It was about three years ago when I began praying for spiritual eyes. And while I didn’t really know what “spiritual eyes” would do for me, I had a deep conviction that our physical world isn’t the real thing, but that the real thing goes on in the spiritual realm. And I wanted it to know more about this place, to see it. In church we call this “life by the Spirit.” But while I had read about this in my Bible I really didn’t understand what it meant.
Not long after that prayer, I went to a movie with my husband and some friends, a married couple we have known for a long time but with whom we aren’t especially close. We get together once or twice a year to catch up with each other. So during the middle of the movie I felt an overwhelming urge to pray for my friend. She is not a believer, and I assumed that’s why God wanted me to pray. As I prayed silently in my chair, the “burden” for her grew stronger, and became so strong that I felt compelled to get up and pray audibly. So I excused myself to the restroom, locked myself in the back stall, and prayed with whispers. This urgency had never happened before, but now I know it was the Holy Spirit calling me to pray.

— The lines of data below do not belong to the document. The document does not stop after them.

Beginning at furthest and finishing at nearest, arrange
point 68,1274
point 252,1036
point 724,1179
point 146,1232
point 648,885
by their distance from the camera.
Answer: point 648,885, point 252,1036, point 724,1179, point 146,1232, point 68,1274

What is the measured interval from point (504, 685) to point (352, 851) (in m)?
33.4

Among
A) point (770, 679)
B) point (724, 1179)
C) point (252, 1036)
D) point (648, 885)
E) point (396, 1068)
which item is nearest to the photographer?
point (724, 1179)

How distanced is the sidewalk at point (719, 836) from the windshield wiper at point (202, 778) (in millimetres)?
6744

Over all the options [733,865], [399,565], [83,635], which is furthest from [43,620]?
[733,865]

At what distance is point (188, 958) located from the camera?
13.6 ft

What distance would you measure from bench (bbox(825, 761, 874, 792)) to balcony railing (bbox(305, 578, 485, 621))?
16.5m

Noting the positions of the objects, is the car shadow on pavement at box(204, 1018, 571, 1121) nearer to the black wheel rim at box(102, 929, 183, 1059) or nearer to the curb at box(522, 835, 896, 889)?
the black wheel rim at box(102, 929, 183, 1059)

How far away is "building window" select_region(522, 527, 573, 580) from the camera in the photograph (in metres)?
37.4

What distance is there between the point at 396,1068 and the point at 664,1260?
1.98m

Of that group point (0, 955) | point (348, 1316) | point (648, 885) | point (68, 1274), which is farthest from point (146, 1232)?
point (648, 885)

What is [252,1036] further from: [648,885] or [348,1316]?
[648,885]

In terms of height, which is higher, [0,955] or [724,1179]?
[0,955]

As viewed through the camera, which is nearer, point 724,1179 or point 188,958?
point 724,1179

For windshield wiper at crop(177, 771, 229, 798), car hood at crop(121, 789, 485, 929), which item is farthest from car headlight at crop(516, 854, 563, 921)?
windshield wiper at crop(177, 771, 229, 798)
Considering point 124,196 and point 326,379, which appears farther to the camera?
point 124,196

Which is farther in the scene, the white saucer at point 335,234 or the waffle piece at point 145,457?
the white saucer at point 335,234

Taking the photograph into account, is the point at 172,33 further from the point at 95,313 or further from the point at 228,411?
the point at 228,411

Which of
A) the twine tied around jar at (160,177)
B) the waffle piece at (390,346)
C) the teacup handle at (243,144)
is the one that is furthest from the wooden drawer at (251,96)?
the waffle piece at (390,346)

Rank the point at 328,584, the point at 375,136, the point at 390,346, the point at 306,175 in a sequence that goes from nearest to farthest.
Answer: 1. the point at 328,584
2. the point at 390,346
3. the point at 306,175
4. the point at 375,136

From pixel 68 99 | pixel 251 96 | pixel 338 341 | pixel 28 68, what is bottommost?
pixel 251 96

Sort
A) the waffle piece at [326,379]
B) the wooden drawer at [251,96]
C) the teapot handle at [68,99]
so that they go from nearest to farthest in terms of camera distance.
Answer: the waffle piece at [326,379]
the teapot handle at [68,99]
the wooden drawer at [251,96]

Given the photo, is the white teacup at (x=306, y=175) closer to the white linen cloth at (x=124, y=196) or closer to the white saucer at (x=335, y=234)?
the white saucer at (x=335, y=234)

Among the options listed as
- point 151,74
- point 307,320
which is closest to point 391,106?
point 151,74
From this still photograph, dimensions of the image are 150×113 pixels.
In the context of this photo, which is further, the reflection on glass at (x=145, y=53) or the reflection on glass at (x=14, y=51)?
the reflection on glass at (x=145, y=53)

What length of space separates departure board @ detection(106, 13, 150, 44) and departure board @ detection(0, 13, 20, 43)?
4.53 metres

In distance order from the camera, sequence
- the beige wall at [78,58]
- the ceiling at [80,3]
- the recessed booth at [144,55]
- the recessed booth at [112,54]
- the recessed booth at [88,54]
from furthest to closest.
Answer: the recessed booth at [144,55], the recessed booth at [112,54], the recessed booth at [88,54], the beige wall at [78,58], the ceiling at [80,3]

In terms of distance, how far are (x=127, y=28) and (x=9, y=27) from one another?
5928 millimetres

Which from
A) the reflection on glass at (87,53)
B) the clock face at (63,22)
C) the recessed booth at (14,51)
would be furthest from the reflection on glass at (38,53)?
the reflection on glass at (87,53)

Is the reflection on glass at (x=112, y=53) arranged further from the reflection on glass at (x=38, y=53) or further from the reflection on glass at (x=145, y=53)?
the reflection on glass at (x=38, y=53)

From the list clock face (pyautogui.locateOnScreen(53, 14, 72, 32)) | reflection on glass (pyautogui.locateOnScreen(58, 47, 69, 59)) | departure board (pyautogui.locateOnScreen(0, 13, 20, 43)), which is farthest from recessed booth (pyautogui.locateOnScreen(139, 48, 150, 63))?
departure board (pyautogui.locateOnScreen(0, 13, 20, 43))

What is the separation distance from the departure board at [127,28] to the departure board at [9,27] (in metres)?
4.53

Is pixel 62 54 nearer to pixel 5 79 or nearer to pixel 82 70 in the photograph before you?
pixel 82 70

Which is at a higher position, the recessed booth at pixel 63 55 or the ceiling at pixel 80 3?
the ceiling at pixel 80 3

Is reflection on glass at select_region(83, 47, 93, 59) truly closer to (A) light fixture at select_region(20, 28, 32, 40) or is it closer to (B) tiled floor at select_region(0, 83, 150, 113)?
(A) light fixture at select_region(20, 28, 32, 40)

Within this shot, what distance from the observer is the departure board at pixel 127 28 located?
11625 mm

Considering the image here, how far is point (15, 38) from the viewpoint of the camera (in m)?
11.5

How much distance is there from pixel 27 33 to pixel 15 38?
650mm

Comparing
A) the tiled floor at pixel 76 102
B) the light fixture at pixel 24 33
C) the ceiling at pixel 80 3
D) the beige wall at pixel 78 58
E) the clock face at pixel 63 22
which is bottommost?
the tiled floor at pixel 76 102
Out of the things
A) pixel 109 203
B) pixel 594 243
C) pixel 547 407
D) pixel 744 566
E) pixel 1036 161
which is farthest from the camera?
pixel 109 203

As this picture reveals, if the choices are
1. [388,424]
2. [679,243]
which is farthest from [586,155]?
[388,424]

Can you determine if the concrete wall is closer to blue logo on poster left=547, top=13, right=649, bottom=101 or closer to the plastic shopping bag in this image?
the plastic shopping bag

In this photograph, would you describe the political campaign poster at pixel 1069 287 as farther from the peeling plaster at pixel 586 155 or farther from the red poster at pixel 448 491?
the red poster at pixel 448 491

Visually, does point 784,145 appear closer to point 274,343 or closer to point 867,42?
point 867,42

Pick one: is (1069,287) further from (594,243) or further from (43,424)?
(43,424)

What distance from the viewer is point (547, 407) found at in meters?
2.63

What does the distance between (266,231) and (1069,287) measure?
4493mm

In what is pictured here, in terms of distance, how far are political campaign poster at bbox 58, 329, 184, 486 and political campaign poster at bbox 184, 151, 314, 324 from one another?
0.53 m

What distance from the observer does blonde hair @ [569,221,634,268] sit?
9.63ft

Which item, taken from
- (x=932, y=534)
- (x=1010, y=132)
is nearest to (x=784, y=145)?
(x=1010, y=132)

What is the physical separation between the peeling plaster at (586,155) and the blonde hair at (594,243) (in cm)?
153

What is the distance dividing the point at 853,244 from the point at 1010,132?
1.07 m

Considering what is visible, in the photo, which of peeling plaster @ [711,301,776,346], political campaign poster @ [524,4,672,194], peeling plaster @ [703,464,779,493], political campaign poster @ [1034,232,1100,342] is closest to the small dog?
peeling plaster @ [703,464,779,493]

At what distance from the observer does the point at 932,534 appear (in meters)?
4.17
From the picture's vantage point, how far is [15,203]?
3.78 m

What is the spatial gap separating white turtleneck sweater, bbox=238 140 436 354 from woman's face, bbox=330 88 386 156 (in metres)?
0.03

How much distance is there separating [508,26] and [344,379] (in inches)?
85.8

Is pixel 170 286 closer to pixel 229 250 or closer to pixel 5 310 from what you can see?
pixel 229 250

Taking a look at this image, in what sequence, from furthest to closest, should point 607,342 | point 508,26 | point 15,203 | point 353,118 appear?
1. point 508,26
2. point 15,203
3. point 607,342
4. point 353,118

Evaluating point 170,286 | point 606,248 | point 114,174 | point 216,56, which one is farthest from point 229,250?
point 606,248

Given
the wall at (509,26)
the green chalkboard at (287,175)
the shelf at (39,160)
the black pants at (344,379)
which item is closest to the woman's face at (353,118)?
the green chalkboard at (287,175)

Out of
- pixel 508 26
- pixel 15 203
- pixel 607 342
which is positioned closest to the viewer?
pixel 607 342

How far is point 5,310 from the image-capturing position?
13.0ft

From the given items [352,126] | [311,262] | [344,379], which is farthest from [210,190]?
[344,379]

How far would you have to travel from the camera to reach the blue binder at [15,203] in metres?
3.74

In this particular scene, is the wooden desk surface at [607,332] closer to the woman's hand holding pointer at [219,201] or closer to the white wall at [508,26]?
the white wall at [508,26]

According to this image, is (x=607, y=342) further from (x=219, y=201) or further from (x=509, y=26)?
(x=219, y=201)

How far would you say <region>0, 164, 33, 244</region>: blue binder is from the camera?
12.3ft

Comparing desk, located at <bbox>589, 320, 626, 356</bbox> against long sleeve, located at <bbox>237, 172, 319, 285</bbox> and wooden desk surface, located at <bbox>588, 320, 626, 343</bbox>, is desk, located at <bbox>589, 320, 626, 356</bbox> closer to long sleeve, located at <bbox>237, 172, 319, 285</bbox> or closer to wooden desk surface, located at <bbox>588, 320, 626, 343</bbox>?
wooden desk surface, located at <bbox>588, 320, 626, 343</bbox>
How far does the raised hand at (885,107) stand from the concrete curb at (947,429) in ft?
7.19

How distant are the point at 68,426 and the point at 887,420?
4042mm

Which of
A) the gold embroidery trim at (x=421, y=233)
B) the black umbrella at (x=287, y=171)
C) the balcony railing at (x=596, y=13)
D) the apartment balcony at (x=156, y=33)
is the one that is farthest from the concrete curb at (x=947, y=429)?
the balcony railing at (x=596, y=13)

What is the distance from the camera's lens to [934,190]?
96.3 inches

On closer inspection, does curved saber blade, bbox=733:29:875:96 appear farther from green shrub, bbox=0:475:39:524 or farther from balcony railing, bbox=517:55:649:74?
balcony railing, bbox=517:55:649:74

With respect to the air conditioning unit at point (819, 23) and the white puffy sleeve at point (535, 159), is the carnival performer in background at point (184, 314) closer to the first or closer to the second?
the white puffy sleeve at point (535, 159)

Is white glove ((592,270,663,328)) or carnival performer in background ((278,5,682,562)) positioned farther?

After the movie and when my husband and I were alone again, I told him about what had happened. And then our lives went on, and months went by without me even thinking about her, except for every now and then when I would wonder why God wanted me to pray for her. Then one day out of the blue, her husband called us and said they were having some serious marriage problems, in fact they were separated and she didn’t want to be married anymore. He wanted to work it out, she didn’t.
Over the next few months I met her for lunch on a regular basis and we talked about everything. During one of our lunches, I felt compelled to tell her about that night at the movie, when I had prayed for her. It didn’t seem to make much of an impact, and I felt a little let down. I was expecting something more, like tears or a declaration of faith at least! Driving home I felt confused about why God wanted me to pray for her and then tell her about it.
When I came home from lunch I checked email, just like always. And there was a message from her, saying that she couldn’t handle talking about it at lunch, but it was during that time frame when we saw the movie that she began considering divorce and that even during the movie she thought about it. Then I was the one with tears, because I knew without a doubt that God Himself pulled me up out of that movie theater chair, so that I would pray for one of his lost children.
I wish I could say differently, but even after this revelation, she still filed for divorce. And to my knowledge, she is still not a believer. But God used me to get a message through to her: that He does care about her, and about what happens in her life. Hopefully someday that seed will begin to grow.
Since then God has been adjusting my spiritual vision and, fortunately, He has also allowed me to see some victories in the spiritual battleground.